In der jüdischen Tradition ist die Kritik an digitalen ‘Türmen’ in einem kraftvollen Midrasch über den Turmbau zu Babel verankert. Der antike Kommentar stellt fest, dass es mit zunehmender Höhe des Turms Tage dauerte, einen Ziegelstein nach oben zu tragen. Wenn ein Bauarbeiter herabstürzte und starb, kümmerte es niemanden. Wenn aber ein Tonziegel zerbrach, weinten die Erbauer und riefen: ‘Wann wird ein neuer Ziegel herbeigebracht?’

Diese alte Geschichte, die davor warnt, materielle Technologie über den Wert einzelner menschlicher Seelen zu stellen, ist im digitalen Zeitalter von hoher Relevanz. Das Judentum lehrt, dass jeder Mensch als Tzelem Elohim (nach dem Bilde Gottes) erschaffen ist. Eine künstliche Intelligenz mag logisch denken, schreiben und rechnen, aber sie besitzt nicht den göttlichen Funken des Lebens. Wir dürfen niemals zulassen, dass digitale Architekturen oder algorithmische Effizienz zu unserem modernen Babel werden, in dem menschliche Seelen für den rechnerischen Fortschritt geopfert werden.

Die islamische Perspektive: Der adamitische Bund

“Sich bei der spirituellen Verbindung auf Maschinen zu verlassen, stört das Gleichgewicht der Schöpfung. Eine wahre Verbindung erfordert ein bewusstes, lebendiges Herz.”
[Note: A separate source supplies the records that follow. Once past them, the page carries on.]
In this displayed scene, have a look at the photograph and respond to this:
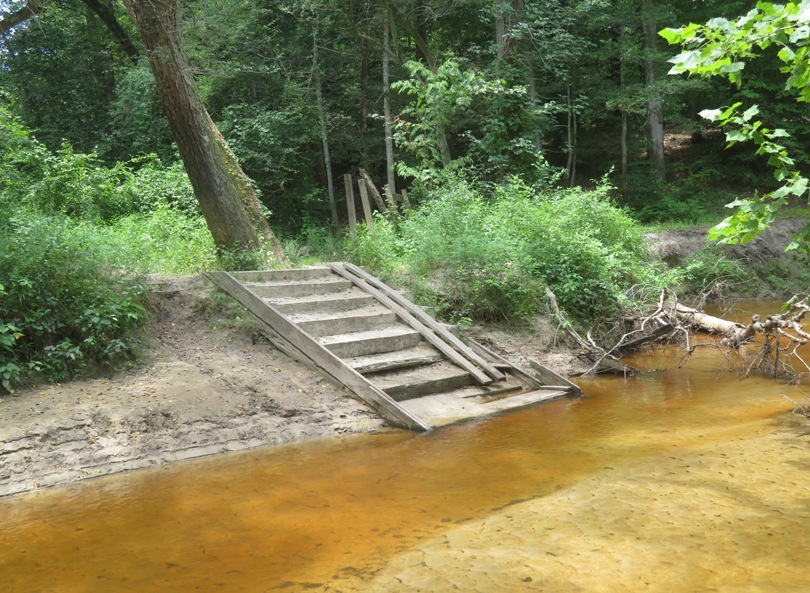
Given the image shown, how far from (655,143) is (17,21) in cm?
1827

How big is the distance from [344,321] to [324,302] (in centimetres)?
55

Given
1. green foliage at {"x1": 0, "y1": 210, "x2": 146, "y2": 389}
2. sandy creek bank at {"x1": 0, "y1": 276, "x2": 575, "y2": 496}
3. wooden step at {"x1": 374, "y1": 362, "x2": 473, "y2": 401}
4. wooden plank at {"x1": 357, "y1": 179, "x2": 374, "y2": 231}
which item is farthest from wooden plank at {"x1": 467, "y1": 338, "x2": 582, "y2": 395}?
wooden plank at {"x1": 357, "y1": 179, "x2": 374, "y2": 231}

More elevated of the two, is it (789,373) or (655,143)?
(655,143)

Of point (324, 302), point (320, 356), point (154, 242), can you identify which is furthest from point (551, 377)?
point (154, 242)

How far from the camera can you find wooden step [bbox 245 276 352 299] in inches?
332

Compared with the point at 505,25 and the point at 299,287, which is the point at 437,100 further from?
the point at 299,287

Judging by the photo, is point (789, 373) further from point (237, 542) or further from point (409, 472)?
point (237, 542)

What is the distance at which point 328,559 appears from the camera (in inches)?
147

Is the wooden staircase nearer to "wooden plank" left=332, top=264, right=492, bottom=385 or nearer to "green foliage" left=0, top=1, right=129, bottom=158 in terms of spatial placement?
"wooden plank" left=332, top=264, right=492, bottom=385

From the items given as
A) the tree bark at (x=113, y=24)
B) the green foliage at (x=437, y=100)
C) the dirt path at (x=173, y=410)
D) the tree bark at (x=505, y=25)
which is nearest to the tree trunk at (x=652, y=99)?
the tree bark at (x=505, y=25)

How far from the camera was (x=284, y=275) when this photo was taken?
9023 millimetres

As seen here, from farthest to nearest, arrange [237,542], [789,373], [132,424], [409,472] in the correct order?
[789,373] < [132,424] < [409,472] < [237,542]

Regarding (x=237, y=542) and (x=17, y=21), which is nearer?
(x=237, y=542)

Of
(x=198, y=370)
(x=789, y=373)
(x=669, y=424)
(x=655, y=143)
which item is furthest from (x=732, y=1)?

— Islamische theologische Tradition

Der Islam nähert sich dem digitalen Zeitalter durch das Prisma von Beziehungen. Die islamische Theologie beschreibt eine vertikale moralische Bindung (den primären Bund zwischen der Menschheit und Allah, bekannt als Mithaq) und horizontale Bindungen (die gesellschaftlichen Bündnisse zwischen den Menschen). Diese Bündnisse sind in der Fitrah verwurzelt – der ursprünglichen, reinen Natur, die allen Menschen innewohnt.

Islamische Gelehrte weisen darauf hin, dass KI an diesen moralischen Bindungen nicht teilhaben kann. Während ein Chatbot Gebete ausgeben oder theologische Argumente nachahmen kann, fehlt es ihm an Bewusstsein, freiem Willen und einer moralischen Seele. Sich bei der spirituellen Verbindung oder bei ethischen Entscheidungen auf Maschinen zu verlassen, stört das Gleichgewicht der Schöpfung. Eine wahre Verbindung erfordert ein bewusstes, lebendiges Herz, das in der Lage ist, sich aus Hingabe an den Schöpfer für das Richtige und gegen das Falsche zu entscheiden.
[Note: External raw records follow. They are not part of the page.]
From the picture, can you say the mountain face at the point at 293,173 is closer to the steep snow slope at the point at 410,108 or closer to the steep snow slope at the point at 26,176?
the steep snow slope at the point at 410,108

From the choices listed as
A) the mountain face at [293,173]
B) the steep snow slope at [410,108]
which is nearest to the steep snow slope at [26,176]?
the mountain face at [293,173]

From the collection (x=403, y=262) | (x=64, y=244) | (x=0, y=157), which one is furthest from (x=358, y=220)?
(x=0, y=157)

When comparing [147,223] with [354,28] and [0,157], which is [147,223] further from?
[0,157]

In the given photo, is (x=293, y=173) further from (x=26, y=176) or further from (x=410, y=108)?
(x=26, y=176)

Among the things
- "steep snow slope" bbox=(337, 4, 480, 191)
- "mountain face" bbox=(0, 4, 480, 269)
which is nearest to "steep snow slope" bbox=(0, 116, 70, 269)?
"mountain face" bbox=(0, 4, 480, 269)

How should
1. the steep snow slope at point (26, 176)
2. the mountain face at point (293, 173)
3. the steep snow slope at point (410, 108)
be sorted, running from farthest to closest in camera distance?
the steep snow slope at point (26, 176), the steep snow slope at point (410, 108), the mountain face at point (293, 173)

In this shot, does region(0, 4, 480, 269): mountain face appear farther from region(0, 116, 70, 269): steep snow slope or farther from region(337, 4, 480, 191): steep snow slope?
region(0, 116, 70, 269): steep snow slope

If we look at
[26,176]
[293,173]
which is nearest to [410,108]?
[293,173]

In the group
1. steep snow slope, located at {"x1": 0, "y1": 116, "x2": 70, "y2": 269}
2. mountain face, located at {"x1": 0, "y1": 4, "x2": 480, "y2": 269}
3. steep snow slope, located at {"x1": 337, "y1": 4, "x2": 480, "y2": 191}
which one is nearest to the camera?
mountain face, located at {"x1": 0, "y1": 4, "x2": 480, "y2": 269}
Der Hopi-Bund: Hüter der Erde

“Die Natur lehrt Geduld, wenn Samen wachsen, Demut, wenn Stürme vorüberziehen, und Freude, wenn das Sonnenlicht die Erde erwärmt. Diese Lektionen werden nicht heruntergeladen, sie werden gelebt.”

— Traditionelle Weisheit der Hopi

Das Volk der Hopi hat einen heiligen, alten Bund mit Maasaw (dem Hüter der Erde), als demütige Bewahrer und Beschützer des Landes zu leben. Am Parowan Gap in Utah stehen ihre Petroglyphen als physische, dauerhafte Zeugnisse ihrer Rolle als Hüter der Erde. Diese Felsritzungen sind nicht nur Relikte; sie sind aktive spirituelle Wegweiser, die das Volk mit dem Boden verbinden.
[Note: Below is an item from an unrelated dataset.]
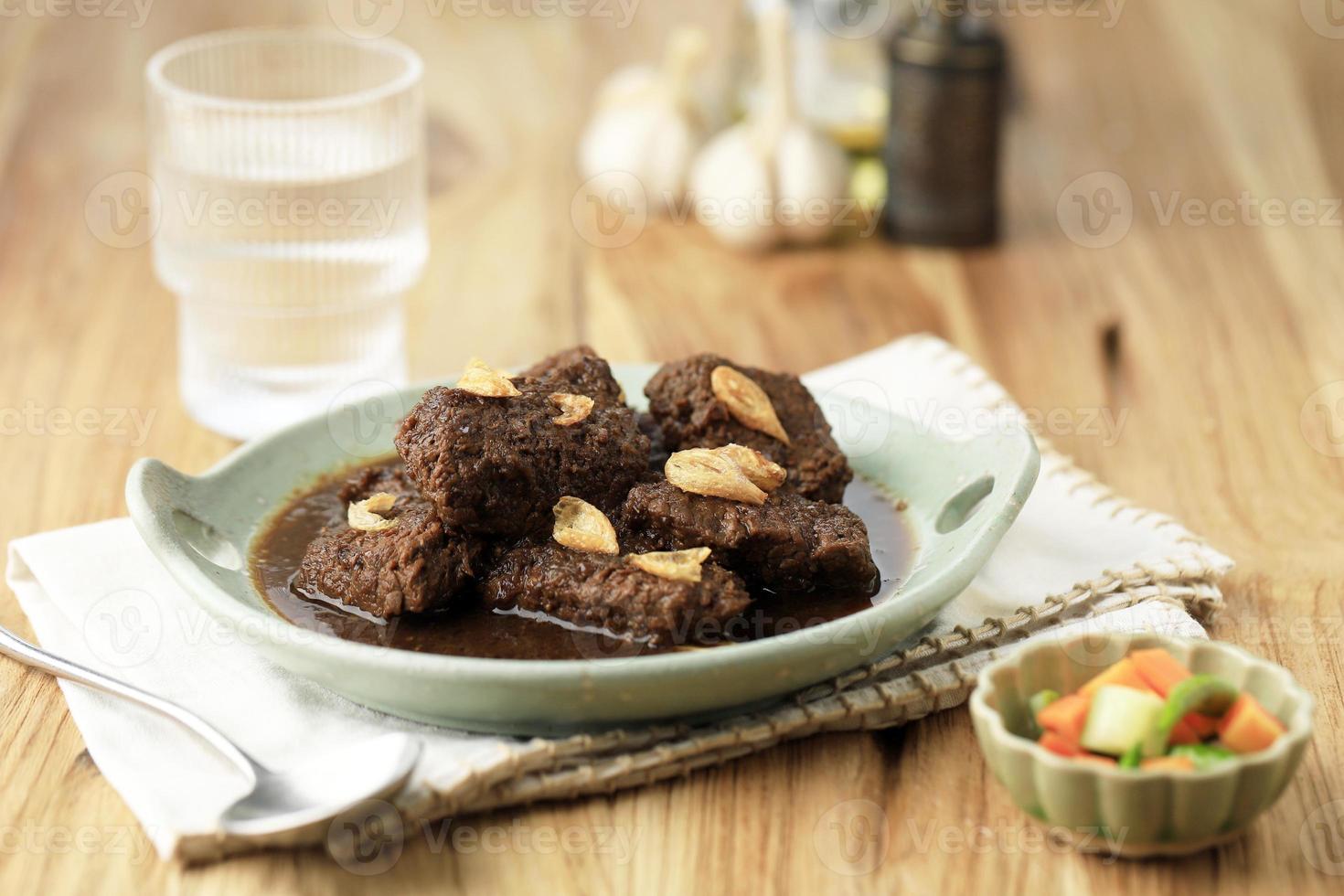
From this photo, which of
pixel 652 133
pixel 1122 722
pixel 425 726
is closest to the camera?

Diese physische Bewahrung der Erde steht in starkem Kontrast zum modernen digitalen Fußabdruck. KI-Modelle und riesige Rechenzentren benötigen enorme natürliche Ressourcen – sie verbrauchen Gigawatt an Strom, Millionen Liter Frischwasser zur Kühlung und erfordern den Abbau seltener Mineralien, der die Erde vernarbt. Der Hopi-Bund ruft uns aus der virtuellen Distanzierung zurück und erinnert uns daran, dass wahre Spiritualität verlangt, dass wir die physische Schöpfung, in der wir leben, schützen.

Weitere Perspektiven: Östliche Traditionen

“Das Verarbeiten von Code ist nicht dasselbe wie das Erreichen eines spirituellen Bewusstseins. Eine Maschine atmet nicht und besitzt kein Karma.”

— Buddhistische und hinduistische Lehren

Östliche Traditionen bieten wertvolle Einblicke in die Grenzen der künstlichen Intelligenz. Der Buddhismus konzentriert sich auf das Konzept von Anatta (die Illusion eines dauerhaften Selbst) und die Praxis der Achtsamkeit. Buddhistische Gelehrte argumentieren, dass KI zwar Logik replizieren, aber keine Achtsamkeit (Sati) oder Erleuchtung erlangen kann, da ihr die Fähigkeit zum Leiden (Dukkha) und die Suche nach Befreiung fehlen.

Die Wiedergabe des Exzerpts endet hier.